Any system that involves a metric to determine eligability to advance based on a system of greets or exchanged says/tells/emotes is going to encourage quantity over quality, as has been stated already by a few people. It is very much like trying to polish a teapot with a handful of soot. It's not going to accomplish your goal, and is in fact going to go quite far in the opposite direction.
Any system that exists for encouraging or incentivizing rp should exist purely as a bonus, not as a restraint. In addition, you cannot look at those who are good at mechanics and those who prefer pure mush-style rp as seperate entities in the playerbase, and attempt to single them out as such in any conversation regarding it. In doing that, you are actually only encouraging a greater gap between the "societies," instead of trying to raise the overall quality of rp in general.
And this is all really about raising overall quality, is it not? Pure quantitative increases in rp are not going to accomplish the intent of this kind of conversation. Three times the amount of crap is still crap, it's just more of it.
Quality rp is, in a game like sk, also reliant upon the mechanical aspects of the game. That is part of the core charter of the game as well, is it not, Dulrik? Where roleplay and tactics collide, yes? It doesn't matter how great your emotes are, how eloquent your speeches are, how superbly described your character is, if your RP is to be a hardened, hardcore battle hero, but you can't even survive a simple, short encounter in a mechanical sense (whether it's pve OR pvp) then your RP is actually bad. By the same token, if your character is a weak-willed, physically inept, or otherwise heavily impaired by concept, and yet you still go out and wreck faces just because you can manipulate mechanics better than the next guy, your RP is equally bad. In a game such as SK, where the core concept is to have both working in tandem, any incentives SHOULD work towards both. The mechanics are literally made part of the RP.

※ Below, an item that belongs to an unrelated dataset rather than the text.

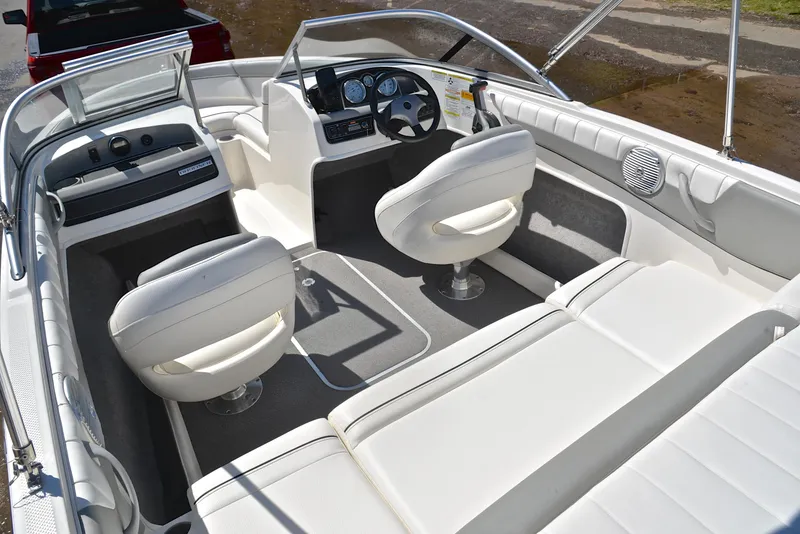 Slide: The Image of 2013 Bayliner 185 boat interior with white seating and dashboard. - 23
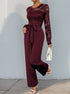 A dynamic pose in the burgundy lace jumpsuit, highlighting the delicate lace detailing and flowing pant legs.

Frankly, the incentives that most players would probably appreciate are simple enough, and would effectively promote quality AND quantity, but they can't be handled by hardcoding things like greet counters and sayto counters. They will require active oversight by staff, or at the very least a referal and log submission system which other players can use to draw particularly good RP to the attention of those capable of issuing the rewards.
And EXP is probably the least effective reward for quality rps. I've had a number of characters who've had entire free reincarnations stacked up after GM from enlights. It's pointless. Instead, a redesc of an item for personalization, an opportunity for lasting impact on the game world through things like plaques, statues, or small "hall of heroes" type areas that feature portraits of particularly impressive characters are much more impactful to the player mindset. Creation of trinket-style items with a chosen stat/save mod (capped at the usual building level, of course), which cannot be regained if lost or destroyed, or access to unique, top-end, death-rot items that can be recognized by all to be gained only through superior roleplay that the rewarded players can recover through unique quest flags and particular NPCs and keywords. All of those things will actually encourage top-end rp, and increase the overall bar of quality AND quantity of RP. Not only that, you will maintain your core charter of combining RP and mechanical application of concepts through character conflict.